Target populations for the study are (1) health service users at UHC, most of whom are groups such as women or poor people, (2) service providers and managers, and (3) health planners and policymakers. The intervention, to be designed in achieving objective 4, will include detailed guidance for each target group. For service users, the intervention will detail methods for enhancing their engagement with feedback systems (eg, improving awareness of strengths of current systems, using health management committees). For providers, managers and policymakers, we will have context-specific tools for improving utilisation of user feedback in quality assurance (eg, critical incident technique) and HR management (eg, revised supervision format, contents of staff performance reviews).

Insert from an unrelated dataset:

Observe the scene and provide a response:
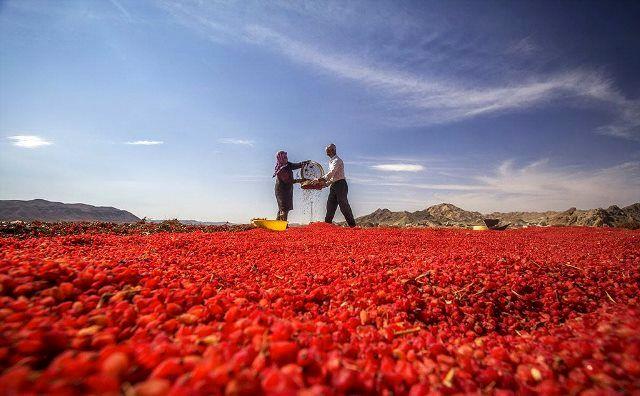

This is designed as a multidisciplinary and mixed-method study that uses RE to examine user feedback systems in Bangladesh. The RE approach helps to address questions about what works, for whom, in which circumstances and why. Researchers use the approach to empirically develop, validate and refine MRTs that account for how the Context in which interventions are implemented influence intervention Mechanisms (eg, actors’ behaviour in implementing intervention) to produce intended and unintended Outcomes. As mentioned earlier, this is known as a C-M-O configuration. Figure 1 summarises the initial programme theory, which will be continuously validated and refined during data collection and analysis. Detailed C-M-O configurations (eg, C1+M2=O2) will be developed and will include specific Cs, Ms and Os (identified through objectives 1–3). These, together, will inform the design of the comprehensive health systems intervention in pursuit of the project’s objective 4.
REs are method-neutral,25 meaning that researchers can use combinations of methods from different disciplines for the evaluation.33 In line with this, we will draw upon process evaluations, statistics, social sciences and health policy and systems research (HPSR), although HPSR can be seen as encompassing all these different disciplines.34 Process evaluation will be used to clarify causal mechanisms and context of implementation of user feedback systems.35 Analysis of statistical data from the government web portal and UHC facility records will help clarify the nature of issues reported and their distribution by timing, gender, age or location. Social science methods will guide in-depth analysis of feedback processes, and user and provider experiences of feedback systems. HPSR will help analyse the integration of feedback systems with quality assurance mechanisms and HR management.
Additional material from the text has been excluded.